Fracciones cada vez mayores del electorado buscan a quien entregar su voto y
esta búsqueda se concreta en tres direcciones:
– La
abstención, que crece sin cesar y supone la nueva opción de los indecisos.
– La
extrema-izquierda que se convierte en receptora del voto de la izquierda
ideológica decepcionada por la gestión de Jospin y la esclerosis del PCF, si
bien otra parte de este voto ha ido a parar a Chevennement.
– Y finalmente,
a la derecha populista de Le Pen que obtiene votos procedentes de todas las
fuerzas políticas: le viene del neogaullismo, del PCF e incluso del socialismo.
Un 35% del electorado lepenista no se cuelga ninguna etiqueta política, pero si
hay una opción «transversal» en Francia, esa es la de Le Pen: un 17% de sus
votantes se declara de derechas, y un 10% de izquierdas; el 30% de los votantes
de Le Pen está en paro, el 24% son obreros y el 9% cuadro directivos o cuadros
medios... Si hay una opción interclasista en Francia, es la de Le Pen...
Estos tres
fenómenos son nuevos e implican:
1) El abandono progresivo de las opciones tradicionales, enfangadas por mala gestión del gobierno, escasa imaginación a la hora de proponer soluciones y programas nuevos e ilusionantes y, finalmente, interminables corruptelas.
2) La creación de un nuevo mapa político que, progresivamente, se va extendiendo por Europa.

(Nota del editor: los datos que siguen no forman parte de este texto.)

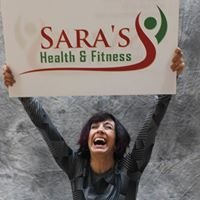 Sara's Health & Fitness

3) Un necesario cambio en las clasificaciones políticas establecidas en la segunda posguerra europea con una división en derecha, izquierda, centro derecha y centro izquierda.
Hay dos
resultados que merecen tenerse en cuenta. Son los obtenidos por el Front
National en el Departamento de Pirineos Atlánticos, «Euzkadi Norte», para los
nacionalistas de «Euzkadi Sur» y en los departamentos de Pirineos Orientales,
«Catalunya Nord». En Euzkadi Le Pen llegó en cuarto lugar pero mejoró sus
resultados en relación a consultas anteriores y se situó en torno al 10%, siete
puntos por debajo de la media nacional. El vencedor allí fue Chirac, pero Le
Pen arañó 13.240 votos, 1.400 más que en la anterior consulta.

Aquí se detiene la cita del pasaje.